Task statement: Transcribe each entry below exactly. Pictures do not go in the copy.

Records for processing:
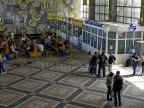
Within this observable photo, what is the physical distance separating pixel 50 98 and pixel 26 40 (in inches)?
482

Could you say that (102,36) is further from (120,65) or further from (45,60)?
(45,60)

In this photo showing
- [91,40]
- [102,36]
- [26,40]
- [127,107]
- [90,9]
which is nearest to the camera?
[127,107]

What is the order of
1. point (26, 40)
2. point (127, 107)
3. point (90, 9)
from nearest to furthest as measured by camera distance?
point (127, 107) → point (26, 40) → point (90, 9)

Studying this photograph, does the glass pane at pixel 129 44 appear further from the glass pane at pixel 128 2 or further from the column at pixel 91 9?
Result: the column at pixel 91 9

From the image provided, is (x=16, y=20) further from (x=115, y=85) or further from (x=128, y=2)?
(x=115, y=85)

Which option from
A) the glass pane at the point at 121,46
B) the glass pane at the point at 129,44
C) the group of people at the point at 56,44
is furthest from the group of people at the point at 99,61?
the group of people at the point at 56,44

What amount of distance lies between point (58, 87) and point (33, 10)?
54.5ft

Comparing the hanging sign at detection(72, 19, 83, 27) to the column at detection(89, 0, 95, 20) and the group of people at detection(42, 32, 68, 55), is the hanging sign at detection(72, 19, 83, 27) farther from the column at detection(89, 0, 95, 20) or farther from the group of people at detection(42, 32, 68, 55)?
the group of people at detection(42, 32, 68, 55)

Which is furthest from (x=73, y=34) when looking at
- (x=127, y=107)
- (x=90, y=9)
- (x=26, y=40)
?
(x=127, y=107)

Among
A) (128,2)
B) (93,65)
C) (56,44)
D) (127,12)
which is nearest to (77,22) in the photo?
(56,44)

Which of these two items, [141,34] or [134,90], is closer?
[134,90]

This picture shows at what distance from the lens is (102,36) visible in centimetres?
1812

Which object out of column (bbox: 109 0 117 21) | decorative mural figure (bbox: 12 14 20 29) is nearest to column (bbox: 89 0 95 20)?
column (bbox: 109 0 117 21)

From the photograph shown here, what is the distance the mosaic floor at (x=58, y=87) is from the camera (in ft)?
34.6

Answer to the problem:
Within this observable photo, what is the physical distance separating pixel 50 98 and pixel 26 40 (in inches)?
482

Could you say that (102,36) is further from (120,65) or further from (45,60)?
(45,60)

In this photo showing
- [91,40]
- [102,36]
- [26,40]
- [127,107]
- [90,9]
which is nearest to the camera?
[127,107]

What is the order of
1. point (26, 40)
2. point (127, 107)
3. point (90, 9)
from nearest to furthest as measured by camera distance?
point (127, 107) → point (26, 40) → point (90, 9)

Studying this photograph, does the glass pane at pixel 129 44 appear further from the glass pane at pixel 128 2 or further from the column at pixel 91 9?
Result: the column at pixel 91 9

From the image provided, is (x=16, y=20) further from (x=115, y=85) or further from (x=128, y=2)?
(x=115, y=85)

Which option from
A) the glass pane at the point at 121,46
B) the glass pane at the point at 129,44
C) the group of people at the point at 56,44
is furthest from the group of people at the point at 99,61?
the group of people at the point at 56,44

What amount of distance lies between point (58, 87) and point (33, 10)?
54.5ft

Comparing the hanging sign at detection(72, 19, 83, 27) to the column at detection(89, 0, 95, 20) and the group of people at detection(42, 32, 68, 55), is the hanging sign at detection(72, 19, 83, 27) farther from the column at detection(89, 0, 95, 20) or farther from the group of people at detection(42, 32, 68, 55)?
the group of people at detection(42, 32, 68, 55)

Which is furthest from (x=73, y=34) when looking at
- (x=127, y=107)
- (x=90, y=9)
- (x=26, y=40)
?
(x=127, y=107)

Among
A) (128,2)
B) (93,65)
C) (56,44)
D) (127,12)
which is nearest to (77,22) in the photo?
(56,44)

Which of these two items, [141,34] or [134,90], is closer?
[134,90]

This picture shows at what distance from the lens is (102,36) visible in centimetres?
1812

Which object out of column (bbox: 109 0 117 21) | decorative mural figure (bbox: 12 14 20 29) is nearest to column (bbox: 89 0 95 20)?
column (bbox: 109 0 117 21)

From the photograph shown here, what is the distance the mosaic floor at (x=58, y=87) is from the camera (in ft)?
34.6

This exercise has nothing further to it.